Parlamento aprova mais medidas de proteção às vítimas de violência doméstica


Aprovado projeto-lei que prevê a ocultação ao agressor da nova morada da vítima no decurso do processo.

Um projeto-lei do PCP que reforça as medidas de proteção das vítimas de violência doméstica ao prever a ocultação ao agressor da nova morada da vítima no decurso do processo foi esta quinta-feira aprovado por unanimidade no plenário do parlamento.

O PCP propôs um aditamento pontual à lei sobre proteção das vítimas de violência doméstica, no sentido de que estas possam requerer que a respetiva morada seja ocultada ao agressor nas notificações judiciais que o tenham por destinatário.

Para o PCP, esta "alteração legislativa cirúrgica" é da maior importância para a vítima de violência doméstica, por evitar retaliações, agressões ou ações intimidatórias já no decurso dos processos judiciais.

O partido lembra que no âmbito dos processos criminal e cível, designadamente de divórcio, não está prevista a possibilidade de a vítima omitir a sua morada nas notificações feitas ao agressor.

Aprovada lei para crimes contra a liberdade e autodeterminação sexual de menores

O parlamento aprovou esta quinta-feira por unanimidade uma alteração ao Código Penal que reforça as sanções nos crimes contra a liberdade e autodeterminação sexual de menores e estabelece os deveres de informação e bloqueio de sites de pornografia de menores.
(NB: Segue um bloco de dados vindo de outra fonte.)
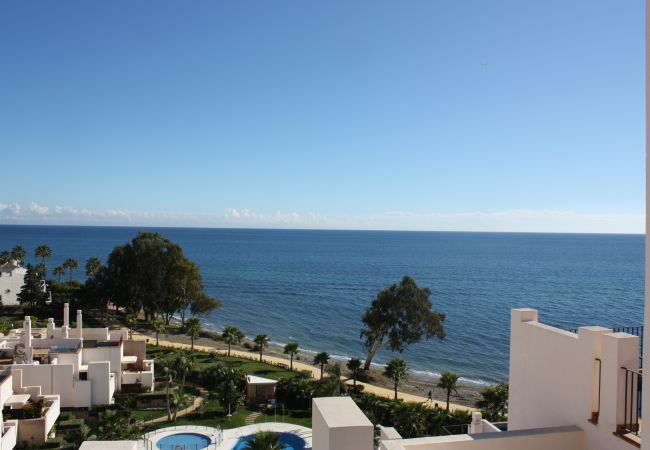 Lejlighed i Estepona - 120 - Penthouse with private POOL!!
O diploma aprovado em sessão plenária dá cumprimento a uma diretiva europeia e estabelece também os deveres de informação e de bloqueio para os prestadores intermediários de serviços em rede.

"Quem, presencialmente ou através de sistema informático ou por qualquer outro meio, sendo maior, assistir, facilitar ou disponibilizar acesso a espetáculo pornográfico envolvendo a participação de menores é punido com pena de prisão até 3 anos", lê-se no diploma, que inclui ainda um capítulo sobre a organização de viagens para fins de turismo sexual com menores com penas até três anos.


Entregue na quarta-feira petição assinada por 47 mil pessoas para reclamar estatuto de vítima para crianças

Foi entregue esta quarta-feira na Assembleia da Republica um abaixo-assinado que reclama o estatuto de vítima para crianças em contexto de violência doméstica.

Quarenta e sete mil pessoas assinaram a petição que exige que a lei seja mais clara para proteger os menores que assistem às agressões.

Os promotores desta iniciativa defendem que se a mulher é vítima a criança também é. Mas que essa ideia não está clara na lei atual, o que leva a interpretações diferentes por parte dos juizes.

O estatuto de vítima para a criança já esteve nas mãos dos deputados no final do ano passado e acabou chumbado.